Sifting through sweeteners

Sweeteners are also a concern for the vegan cook. As a beginner, I knew honey was out. What I failed to realize is that over half the cane refineries filter the sugar through activated carbon that is of animal origin. Use organically-grown, unbleached sugar or natural sweeteners like date sugar, maple or brown rice syrup, or granular fruit sweetener. Other options include barley malt, stevia, or Sucanat. Most dry alternatives can be substituted in equal amounts for sugar, and the liquids for things like corn syrup or molasses. If you substitute a liquid for dry, reduce the liquid in the recipe by a quarter cup—if the recipe doesn’t call for any liquids add three to five tablespoons of flour for each 3/4 cup of sweetener. Sucanat is slightly less sweet than sugar, while stevia is about 300 times sweeter—so watch how much you use.

Doing the homework

There are other concerns involved besides flavor when deciding to try out a vegan diet. The most important is your health. Changing your diet for any reason is a responsibility, one not to take lightly. Do the homework and find out how it will affect you. A vegan diet can, but doesn’t have to, affect your intake of B12, iron, protein, and Vitamin D among other things. Certain health conditions like anemia make it even more difficult—but not impossible. You can eat very healthily and very well on a vegan diet if you know how make your meal nutritionally complete.

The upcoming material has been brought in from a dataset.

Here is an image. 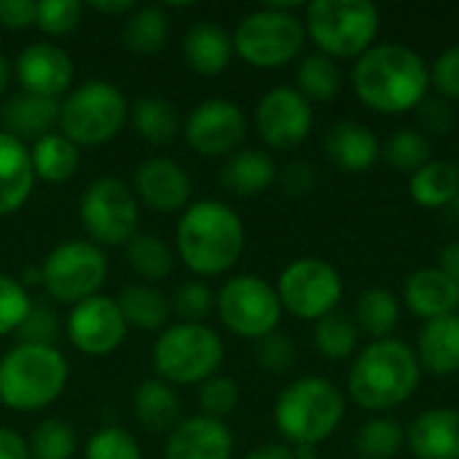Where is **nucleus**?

That said, my final rule of thumb for substituting is, “When in doubt, ask.” While I did a lot of research and cooking to learn how to use these items, I learned more from the folks in our Co-op than from anything else. As an owner, a shopper, or member of the community we are here as a resource if you have questions. I may not know the answer, but I learned very quickly that we have a staff that is dedicated and knowledgeable on many topics and eager to help.